C’est cette capture de tous par une classe bien précise que cache la " fable républicaine ".

Le quinquennat Macron qui vient de s’écouler nous a donne d’innombrables preuves que la « République » et sa devise sont en train d’être vidés de tout contenu réel pour ne constituer plus qu’un décor en carton pâte qu’on agite néanmoins sous les yeux des classes populaires en vue de garder une " cohésion sociale ".

Le problème est que cette proposition de " cohésion sociale " est basée de plus en plus sur des concepts vides et sur l’exclusion des prétendus " ennemis communs ".

Notre rôle, c’est de mettre sous tous les yeux la liberté, l’égalité et la fraternité réelles dans ce pays. Montrer sans cesse l’envers du décor. Déconstruire les mythes du « Capital ». Conscientiser cette captivité de tous par quelques uns.

C’est un travail difficile et ingrat, mais il est indispensable.

Proposer aux gens de nous suivre, car on aurait conçu un superbe projet pour eux ne peut marcher. Par contre, travailler à une prise de conscience des dominations et captations puis, une fois ce travail préparatoire accompli, construire le chemin de l’émancipation avec les citoyens est la seule démarche possible.

" Barrage " malgré tout ?

Arrivés à cet endroit du texte, nous nous rendons bien compte que ce deuxième tour de l’élection est bien celui qui avait été prévu et préparé depuis longtemps.
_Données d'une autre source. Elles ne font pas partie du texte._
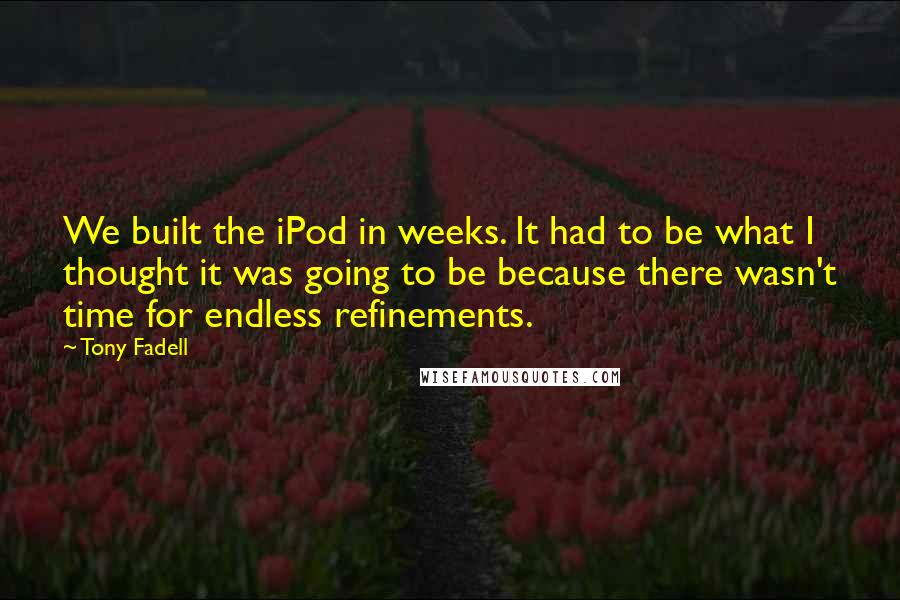 We built the iPod in weeks. It had to be what I thought it was going to be because there wasn't time for endless refinements.

~Tony Fadell

WISEFAMOUSQUOTES.COM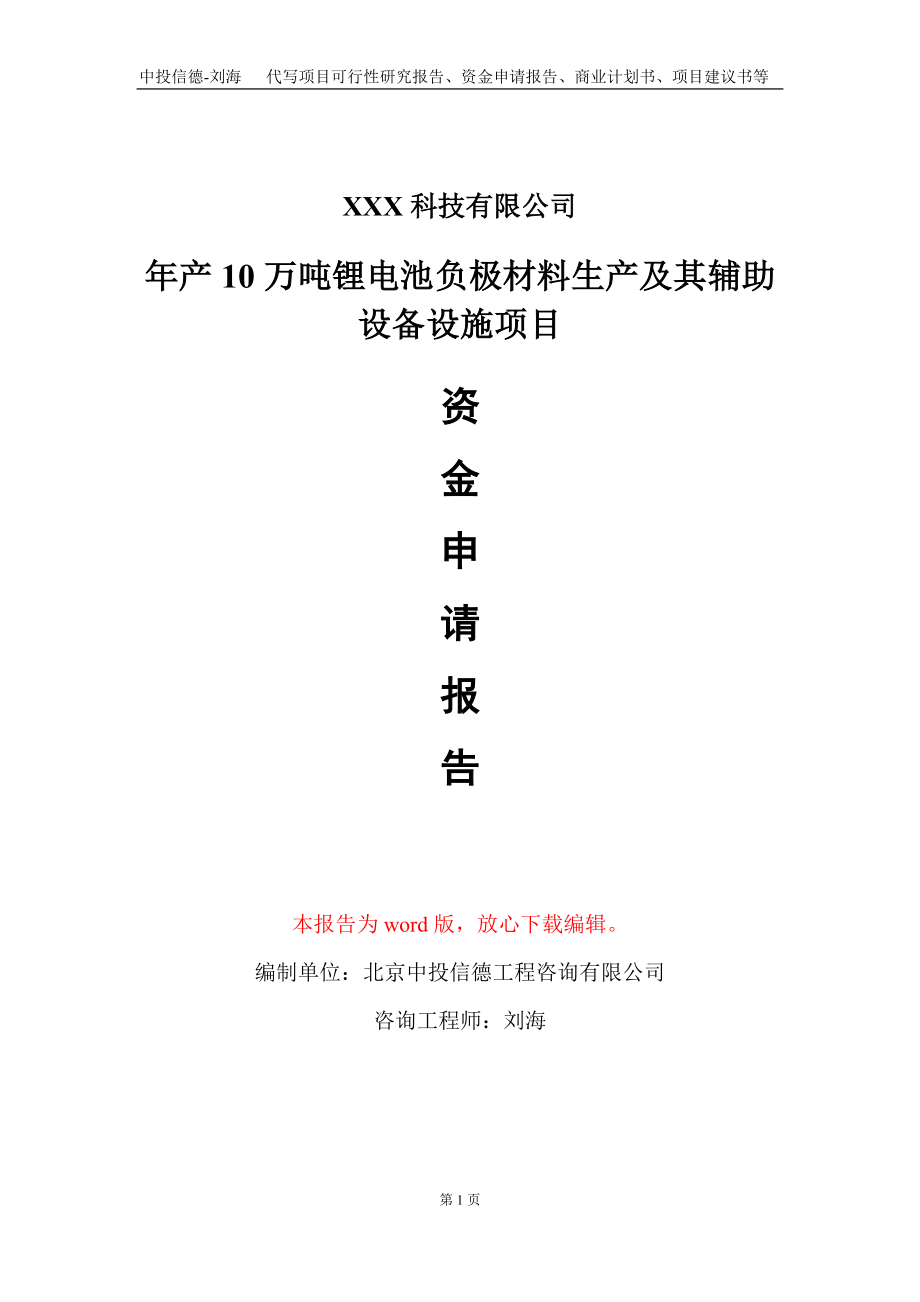 中投信德-刘海　代写项目可行性研究报告、资金申请报告、商业计划书、项目建议书等

XXX 科技有限公司

年产 10 万吨锂电池负极材料生产及其辅助设备设施项目

资

金

申

请

报

告

本报告为 word 版，放心下载编辑。

编制单位：北京中投信德工程咨询有限公司

咨询工程师：刘海

第 1 页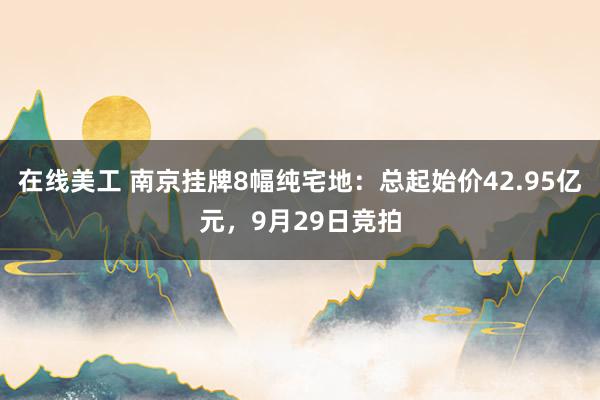 在线美工 南京挂牌8幅纯宅地：总起始价42.95亿元，9月29日竞拍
Nous ne sortirons pas de cette " spirale du pire " au soir du 24 avril.

Nous élirons une espèce de racisme.

Un mépris de classe ordinaire doublé d’un racisme d’opportunité est-il préférable à un racisme organique doublé d’un mépris de classe camouflé ?
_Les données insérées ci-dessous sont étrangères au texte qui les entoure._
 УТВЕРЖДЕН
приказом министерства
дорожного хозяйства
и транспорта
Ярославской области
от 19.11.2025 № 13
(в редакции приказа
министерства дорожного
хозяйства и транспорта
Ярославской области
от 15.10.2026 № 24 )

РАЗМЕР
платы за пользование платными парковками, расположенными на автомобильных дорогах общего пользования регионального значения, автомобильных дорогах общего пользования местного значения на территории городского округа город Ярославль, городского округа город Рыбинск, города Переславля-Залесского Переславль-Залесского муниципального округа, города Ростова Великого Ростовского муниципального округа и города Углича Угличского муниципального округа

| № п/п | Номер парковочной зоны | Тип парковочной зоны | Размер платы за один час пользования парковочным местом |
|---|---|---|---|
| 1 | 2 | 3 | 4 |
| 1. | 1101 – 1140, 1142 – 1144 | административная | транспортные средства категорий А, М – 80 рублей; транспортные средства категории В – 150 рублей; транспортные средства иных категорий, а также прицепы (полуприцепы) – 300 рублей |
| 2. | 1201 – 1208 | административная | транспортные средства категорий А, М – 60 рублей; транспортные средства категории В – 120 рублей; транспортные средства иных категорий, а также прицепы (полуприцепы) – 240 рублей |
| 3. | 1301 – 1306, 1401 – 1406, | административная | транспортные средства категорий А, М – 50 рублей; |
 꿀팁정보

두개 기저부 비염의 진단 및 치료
En d’autres mots, M Macron, en représentant d’une classe bourgeoise qui cultive un mépris profond des classes populaires (les " rien " qui devront dorénavant mériter notre " solidarité " !) et qui s’aventure de plus en plus fréquemment sur le terrain de « l’extrême droite » classique par cynisme et stratégie vaut-il mieux que Mme Le Pen qui est un pur produit de cette idéologie raciste " ordinaire " et qui prévoit de laisser notre société captive des désirs du « capital » avec toutes les conséquences néfastes pour les classes populaires qui en découleront ?
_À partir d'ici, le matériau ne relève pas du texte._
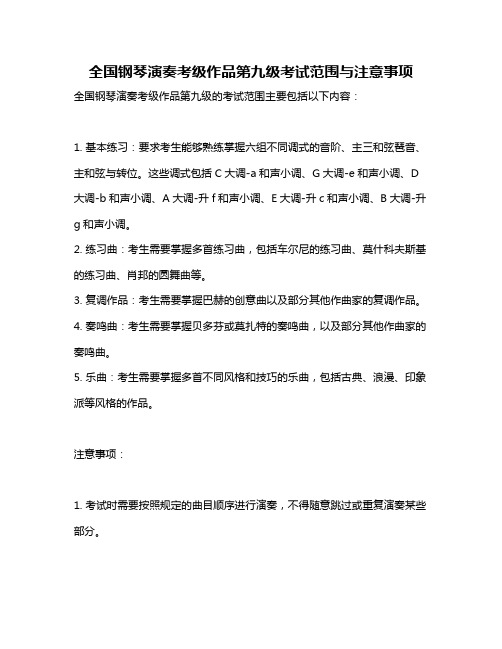 全国钢琴演奏考级作品第九级考试范围与注意事项

全国钢琴演奏考级作品第九级的考试范围主要包括以下内容：

1. 基本练习：要求考生能够熟练掌握六组不同调式的音阶、主三和弦琶音、主和弦与转位。这些调式包括 C 大调-a 和声小调、G 大调-e 和声小调、D 大调-b 和声小调、A 大调-升 f 和声小调、E 大调-升 c 和声小调、B 大调-升 g 和声小调。

2. 练习曲：考生需要掌握多首练习曲，包括车尔尼的练习曲、莫什科夫斯基的练习曲、肖邦的圆舞曲等。

3. 复调作品：考生需要掌握巴赫的创意曲以及部分其他作曲家的复调作品。

4. 奏鸣曲：考生需要掌握贝多芬或莫扎特的奏鸣曲，以及部分其他作曲家的奏鸣曲。

5. 乐曲：考生需要掌握多首不同风格和技巧的乐曲，包括古典、浪漫、印象派等风格的作品。

注意事项：

1. 考试时需要按照规定的曲目顺序进行演奏，不得随意跳过或重复演奏某些部分。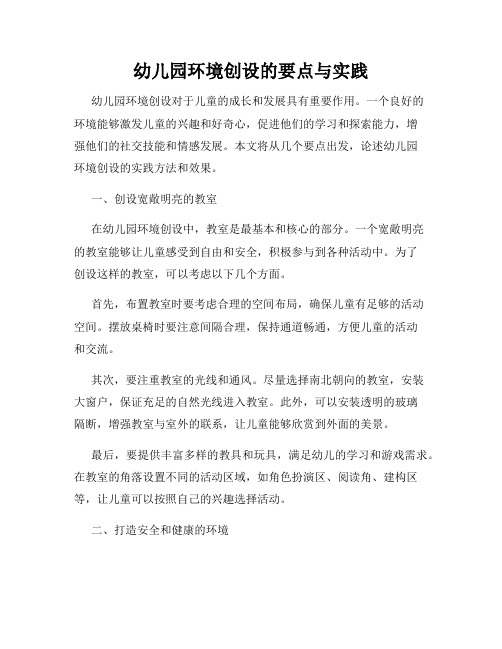 幼儿园环境创设的要点与实践

幼儿园环境创设对于儿童的成长和发展具有重要作用。一个良好的环境能够激发儿童的兴趣和好奇心，促进他们的学习和探索能力，增强他们的社交技能和情感发展。本文将从几个要点出发，论述幼儿园环境创设的实践方法和效果。

一、创设宽敞明亮的教室

在幼儿园环境创设中，教室是最基本和核心的部分。一个宽敞明亮的教室能够让儿童感受到自由和安全，积极参与到各种活动中。为了创设这样的教室，可以考虑以下几个方面。

首先，布置教室时要考虑合理的空间布局，确保儿童有足够的活动空间。摆放桌椅时要注意间隔合理，保持通道畅通，方便儿童的活动和交流。

其次，要注重教室的光线和通风。尽量选择南北朝向的教室，安装大窗户，保证充足的自然光线进入教室。此外，可以安装透明的玻璃隔断，增强教室与室外的联系，让儿童能够欣赏到外面的美景。

最后，要提供丰富多样的教具和玩具，满足幼儿的学习和游戏需求。在教室的角落设置不同的活动区域，如角色扮演区、阅读角、建构区等，让儿童可以按照自己的兴趣选择活动。

二、打造安全和健康的环境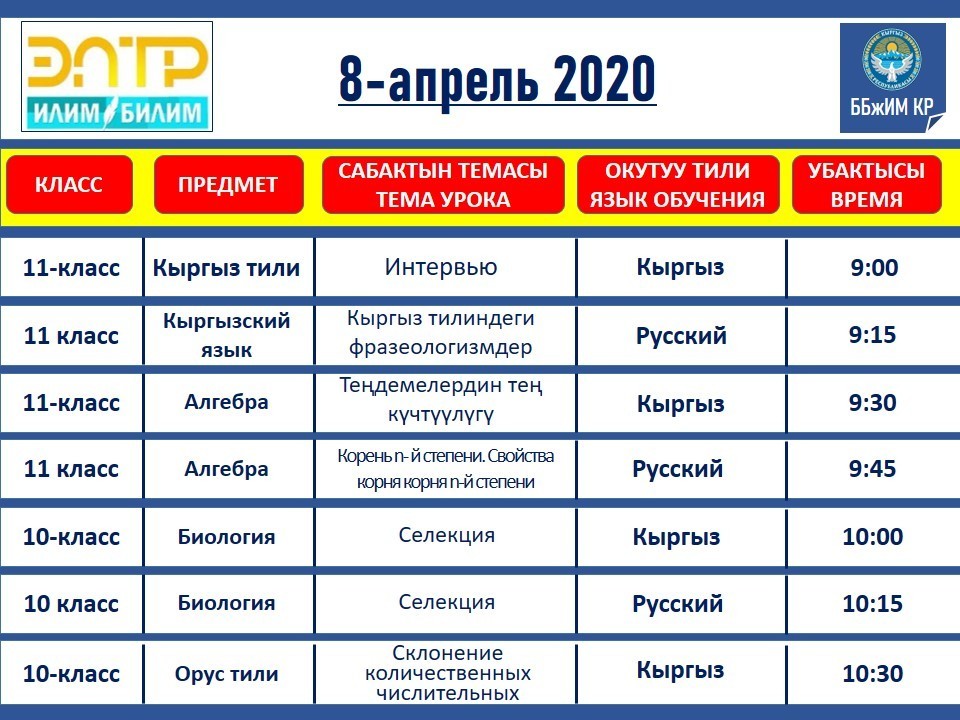 ЭЛТР
ИЛИМ БИЛИМ

8-апрель 2020

ББжИМ КР

| КЛАСС | ПРЕДМЕТ | САБАКТЫН ТЕМАСЫ ТЕМА УРОКА | ОКУТУУ ТИЛИ ЯЗЫК ОБУЧЕНИЯ | УБАКТЫСЫ ВРЕМЯ |
|---|---|---|---|---|
| 11-класс | Кыргыз тили | Интервью | Кыргыз | 9:00 |
| 11 класс | Кыргызский язык | Кыргыз тилиндеги фразеологизмдер | Русский | 9:15 |
| 11-класс | Алгебра | Теңдемелердин тең күчтүүлүгү | Кыргыз | 9:30 |
| 11 класс | Алгебра | Корень n-й степени. Свойства корня корня n-й степени | Русский | 9:45 |
| 10-класс | Биология | Селекция | Кыргыз | 10:00 |
| 10 класс | Биология | Селекция | Русский | 10:15 |
| 10-класс | Орус тили | Склонение количественных числительных | Кыргыз | 10:30 |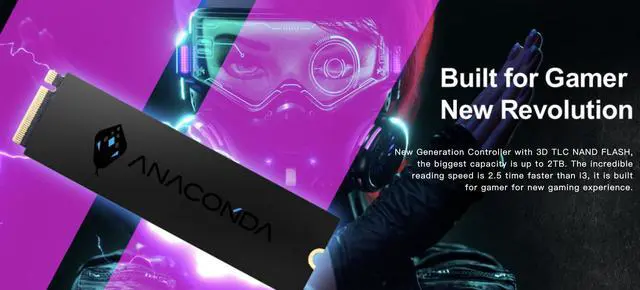 ANACONDA

Built for Gamer
New Revolution

New Generation Controller with 3D TLC NAND FLASH, the biggest capacity is up to 2TB. The incredible reading speed is 2.5 time faster than i3, it is built for gamer for new gaming experience.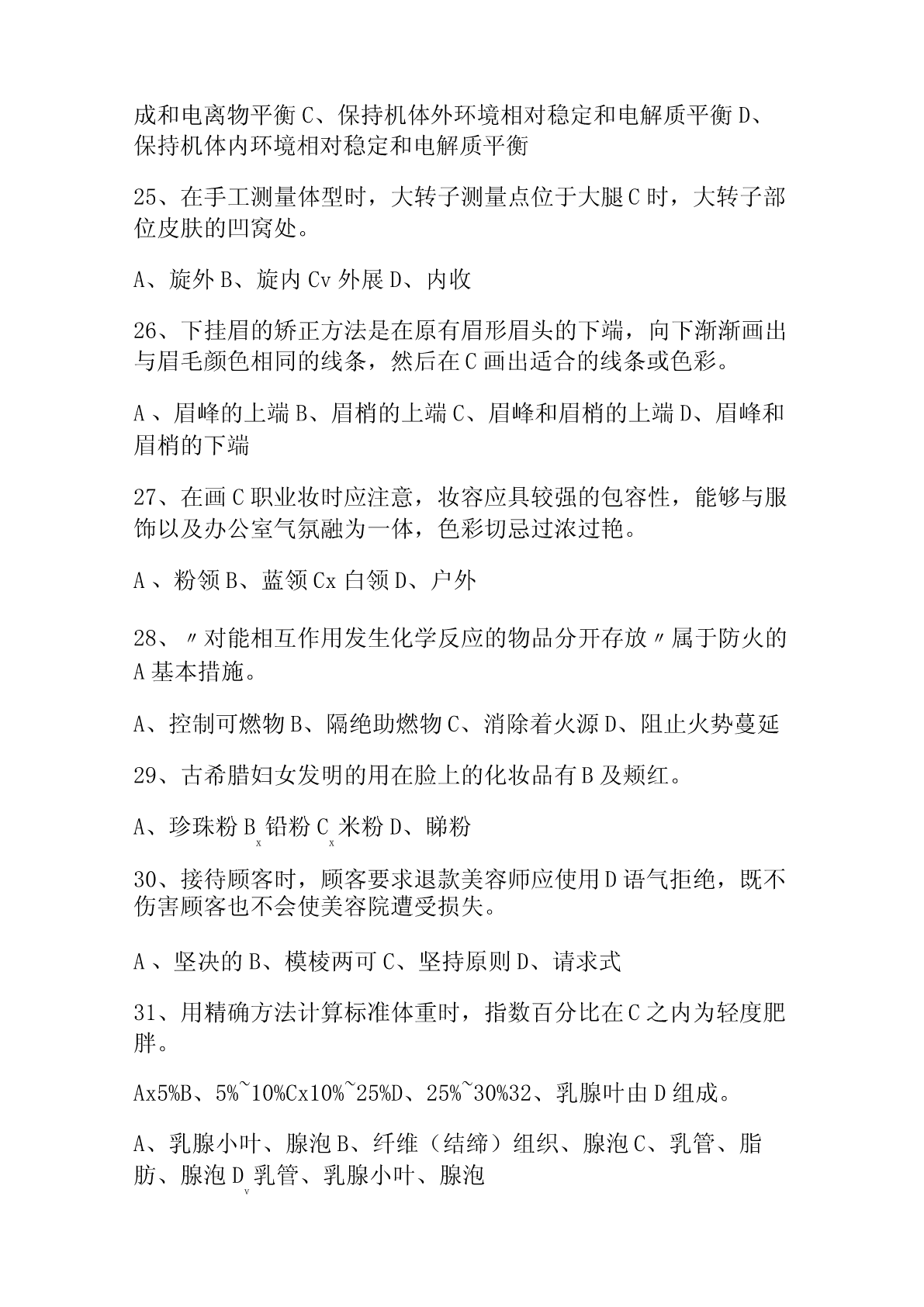 成和电离物平衡 C、保持机体外环境相对稳定和电解质平衡 D、保持机体内环境相对稳定和电解质平衡

25、在手工测量体型时，大转子测量点位于大腿 C 时，大转子部位皮肤的凹窝处。

A、旋外 B、旋内 Cv 外展 D、内收

26、下挂眉的矫正方法是在原有眉形眉头的下端，向下渐渐画出与眉毛颜色相同的线条，然后在 C 画出适合的线条或色彩。

A 、眉峰的上端 B、眉梢的上端 C、眉峰和眉梢的上端 D、眉峰和眉梢的下端

27、在画 C 职业妆时应注意，妆容应具较强的包容性，能够与服饰以及办公室气氛融为一体，色彩切忌过浓过艳。

A 、粉领 B、蓝领 Cx 白领 D、户外

28、〃对能相互作用发生化学反应的物品分开存放〃属于防火的 A 基本措施。

A、控制可燃物 B、隔绝助燃物 C、消除着火源 D、阻止火势蔓延

29、古希腊妇女发明的用在脸上的化妆品有 B 及颊红。

A、珍珠粉 Bx 铅粉 Cx 米粉 D、睇粉

30、接待顾客时，顾客要求退款美容师应使用 D 语气拒绝，既不伤害顾客也不会使美容院遭受损失。

A 、坚决的 B、模棱两可 C、坚持原则 D、请求式

31、用精确方法计算标准体重时，指数百分比在 C 之内为轻度肥胖。

Ax5%B、5%~10%Cx10%~25%D、25%~30%32、乳腺叶由 D 组成。

A、乳腺小叶、腺泡 B、纤维（结缔）组织、腺泡 C、乳管、脂肪、腺泡 Dv 乳管、乳腺小叶、腺泡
Ces deux candidats empruntent donc tous les deux le même chemin du racisme. L’un par nécessité stratégique, l’autre par conviction.

Ces deux candidats empruntent aussi le même chemin de la soumission au « Capital ». L’un par conviction et l’autre parce que l’émancipation n’est en rien son affaire, son affaire étant l’infériorité de l’autre et rien de plus ni de moins.

Mais puisqu’on aura à les combattre tous les deux, il me semblait important de pointer leurs ressemblances et leurs stratégies, de révéler l’inconsistance de leurs discours ainsi que leur caractère manipulateur.

Introduire un peu de réel et de « politique » là où il n’y a plus qu’injonctions des " démocrates de pacotille ".

Ces " démocrates " bourgeois qui sont prêts à nous prendre par la main pour nous emmener jusqu’à l’isoloir en nous mettant le " bon " bulletin dans l’enveloppe.

Ces " démocrates " bourgeois qui sont surtout prêts à garder le silence pendant les cinq années à venir quoi qu’il se passe. Alors que c’est dès le 25 avril qu’il faudra se mettre en tenue de lutte, tant ce qui arrive risque d’être destructeur.

Quant à savoir laquelle des deux candidats il serait bon d’éliminer ou pas, chacun en jugera par lui-même.

Moi y compris. Et c’est une affaire d’isoloir.